Listed records —
:::::

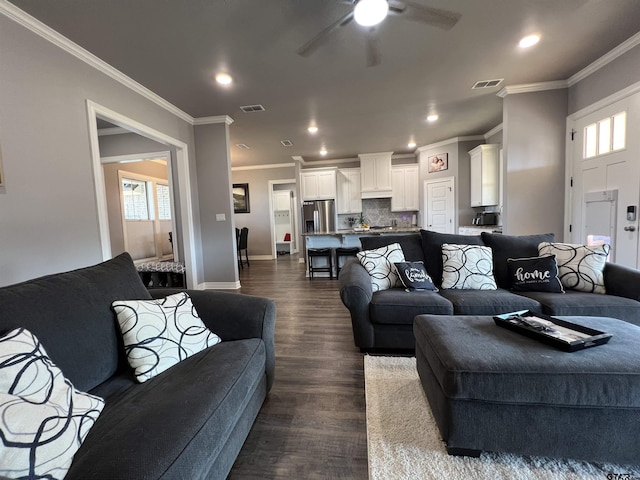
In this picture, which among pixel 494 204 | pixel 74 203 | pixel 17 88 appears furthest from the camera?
pixel 494 204

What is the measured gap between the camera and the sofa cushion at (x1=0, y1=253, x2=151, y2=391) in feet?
3.31

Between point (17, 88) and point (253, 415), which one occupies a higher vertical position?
point (17, 88)

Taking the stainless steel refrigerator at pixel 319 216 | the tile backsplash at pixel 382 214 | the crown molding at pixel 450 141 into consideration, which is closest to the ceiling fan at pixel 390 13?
the crown molding at pixel 450 141

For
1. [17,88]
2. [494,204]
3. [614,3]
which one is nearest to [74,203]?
[17,88]

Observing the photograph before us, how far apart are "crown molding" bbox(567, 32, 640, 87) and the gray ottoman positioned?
10.6 feet

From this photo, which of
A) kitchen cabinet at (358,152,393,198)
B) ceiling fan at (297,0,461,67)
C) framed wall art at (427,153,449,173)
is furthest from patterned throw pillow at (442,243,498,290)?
kitchen cabinet at (358,152,393,198)

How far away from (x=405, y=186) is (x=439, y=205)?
103 centimetres

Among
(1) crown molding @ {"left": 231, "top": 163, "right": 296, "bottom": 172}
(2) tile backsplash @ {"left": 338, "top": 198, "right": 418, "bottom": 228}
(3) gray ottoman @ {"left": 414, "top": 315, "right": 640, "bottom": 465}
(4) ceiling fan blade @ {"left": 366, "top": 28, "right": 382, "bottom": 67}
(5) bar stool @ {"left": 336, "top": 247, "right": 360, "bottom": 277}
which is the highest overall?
(1) crown molding @ {"left": 231, "top": 163, "right": 296, "bottom": 172}

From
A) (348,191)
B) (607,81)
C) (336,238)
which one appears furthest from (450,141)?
(336,238)

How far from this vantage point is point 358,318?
6.95 feet

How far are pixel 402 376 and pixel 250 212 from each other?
259 inches

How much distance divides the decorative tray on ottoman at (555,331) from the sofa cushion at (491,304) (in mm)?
458

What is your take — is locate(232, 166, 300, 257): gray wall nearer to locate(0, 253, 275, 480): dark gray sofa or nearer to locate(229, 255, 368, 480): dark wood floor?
locate(229, 255, 368, 480): dark wood floor

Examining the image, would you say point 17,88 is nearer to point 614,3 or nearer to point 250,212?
point 614,3
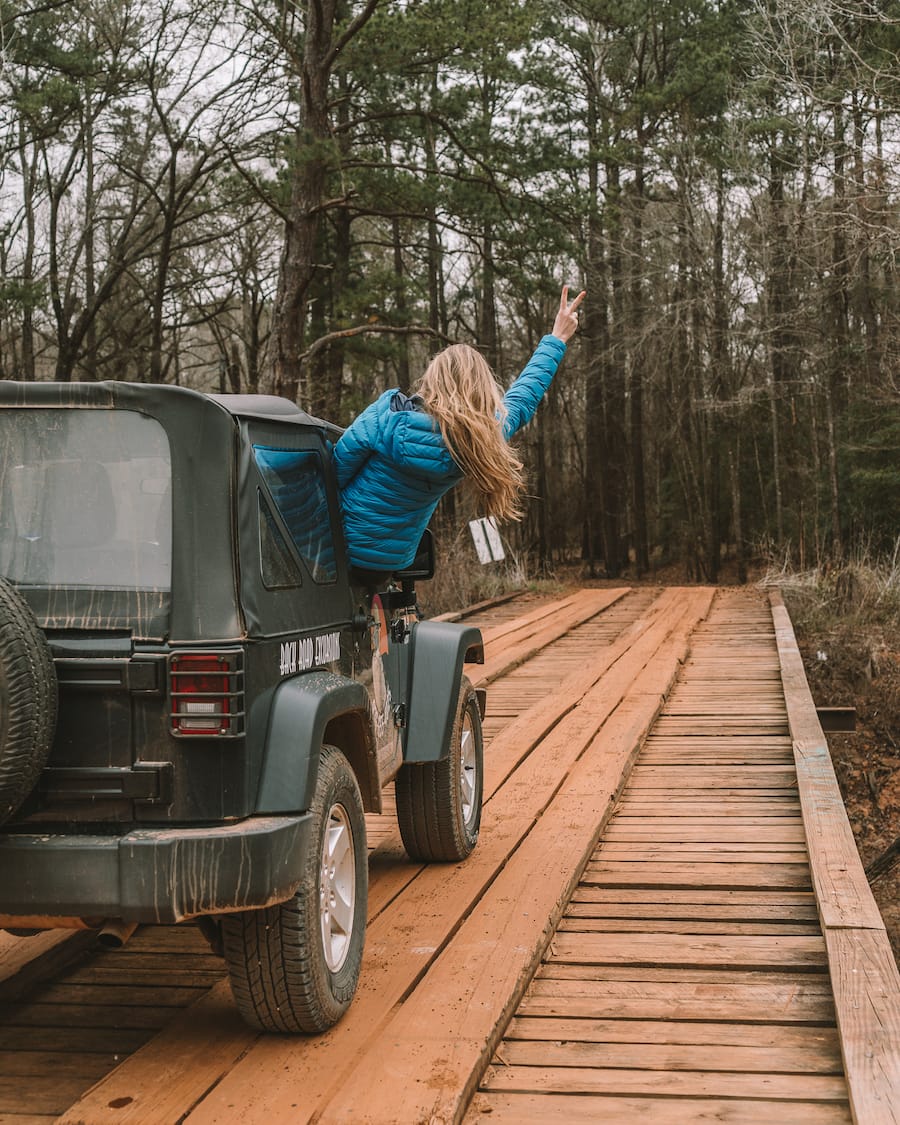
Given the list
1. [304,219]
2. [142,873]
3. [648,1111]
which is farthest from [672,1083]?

:::::

Exercise requirements — Present every line of the records above as a numbered list, omitting the blank lines and leaving out the pictures.

Response to the task —
1. In this picture, which among pixel 494 204 | pixel 74 203 | pixel 17 88 appears furthest from the camera?
2. pixel 494 204
3. What is the measured gap between the camera and the sofa cushion at (x1=0, y1=253, x2=151, y2=391) in feet?
4. 3.31
5. Between point (17, 88) and point (253, 415), which one occupies a higher vertical position?
6. point (17, 88)
7. Taking the stainless steel refrigerator at pixel 319 216 | the tile backsplash at pixel 382 214 | the crown molding at pixel 450 141 into consideration, which is closest to the ceiling fan at pixel 390 13?
8. the crown molding at pixel 450 141
9. For
10. 1. [17,88]
11. 2. [494,204]
12. 3. [614,3]
13. which one is nearest to [74,203]?
14. [17,88]
15. Observing the photograph before us, how far apart are "crown molding" bbox(567, 32, 640, 87) and the gray ottoman positioned?
16. 10.6 feet
17. From this photo, which of
18. A) kitchen cabinet at (358,152,393,198)
19. B) ceiling fan at (297,0,461,67)
20. C) framed wall art at (427,153,449,173)
21. is furthest from patterned throw pillow at (442,243,498,290)?
22. kitchen cabinet at (358,152,393,198)
23. How far away from (x=405, y=186) is (x=439, y=205)?
24. 103 centimetres
25. Among
26. (1) crown molding @ {"left": 231, "top": 163, "right": 296, "bottom": 172}
27. (2) tile backsplash @ {"left": 338, "top": 198, "right": 418, "bottom": 228}
28. (3) gray ottoman @ {"left": 414, "top": 315, "right": 640, "bottom": 465}
29. (4) ceiling fan blade @ {"left": 366, "top": 28, "right": 382, "bottom": 67}
30. (5) bar stool @ {"left": 336, "top": 247, "right": 360, "bottom": 277}
31. which is the highest overall?
32. (1) crown molding @ {"left": 231, "top": 163, "right": 296, "bottom": 172}
33. From
34. A) (348,191)
35. B) (607,81)
36. C) (336,238)
37. which one appears furthest from (450,141)?
38. (336,238)
39. How far from this vantage point is point 358,318?
40. 6.95 feet
41. How far are pixel 402 376 and pixel 250 212 from each other?
42. 259 inches
43. How much distance divides the decorative tray on ottoman at (555,331) from the sofa cushion at (491,304) (in mm)?
44. 458
45. What is your take — is locate(232, 166, 300, 257): gray wall nearer to locate(0, 253, 275, 480): dark gray sofa or nearer to locate(229, 255, 368, 480): dark wood floor?
46. locate(229, 255, 368, 480): dark wood floor
47. Examining the image, would you say point 17,88 is nearer to point 614,3 or nearer to point 250,212?
48. point 614,3
49. Given the list
50. 1. [304,219]
51. 2. [142,873]
52. 3. [648,1111]
53. which is farthest from [672,1083]?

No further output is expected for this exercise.